Adnams is one of those regional brewers that is proud of its roots in the local community, yet manages to have a significant presence in the wider world.  There can’t be many beer drinkers who don’t know of Adnams, and enjoy their beer – I certainly do – well, most of the time…  I recently had a little Adnams session at home, and partook of 3 of their bottled beers.  It wasn’t the first time I’d sampled these beers, but the first time I’d drunk them at the same session and was able to compare and contrast them.

East Green Carbon Neutral (4.3%) – this claims to be the UK’s first carbon-neutral beer – based on using local ingredients and minimum carbon impact techniques, plus “a tiny amount of offsetting”.  As for the beer itself, it’s a bit strange – no, very strange.  It smells and tastes of cabbage water – very peculiar.  It is bitter, but the weird bolied-greens taste overpowers everything else.  Could I just have got a bad bottle?  Well, I’ve tried it a couple of times and it has tasted the same each time – I just hope I don’t get used to it.  I hate to say this about a beer, especially one from a respected brewer like Adnams, but I don’t like it, and wouldn’t recommend it.  Interestingly, when I tried to find a link to some details about this beer, I discovered that the Adnams website doesn’t mention it.  Maybe they have got the message and have stopped producing it.  There are lots of websites with press releases, but you can Google them for yourself.

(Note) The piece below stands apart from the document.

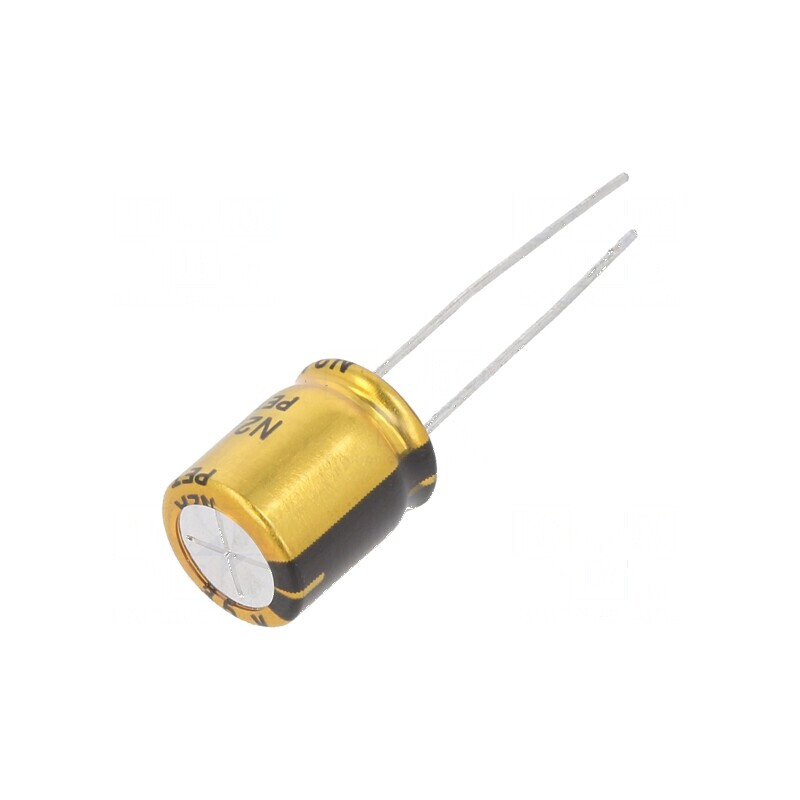 Condensator electrolitic THT 150uF 35VDC Ø10x12,5mm ±20% | Electronic-mag.ro | Componente Electronice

The Bitter Classic Beer (4.5%) – that’s more like it!  A lovely bitter beer, and a welcome relief after the East Green (I did manage to finish it – I never like to waste beer).  Not a strong smell – mildly malty – but a good bitter hit.  Very satisfying, and one of my favourite beers.

Broadside (6.3%) – a nice “pudding beer” to finish with.  I was unaware, until I read the bottle notes, that this beer commemorates the Battle of Sole Bay fought by the English against the Dutch in 1672 off the coast near Southwold.  Well, you learn something new every day, and if you can learn it while you’re drinking a decent beer, so much the better.  The bottle claims that this beer is “rich in fruit cake aromas, almonds and conserved fruits”.  It has a malty, fruity smell – sweet, plummy, succulent taste.  It is sweet, but there is an underlying bitterness and a bitter finish.  I’m not a great fan of strong sweet beers, but I found this very satisfying and very drinkable, and would definitely drink it again.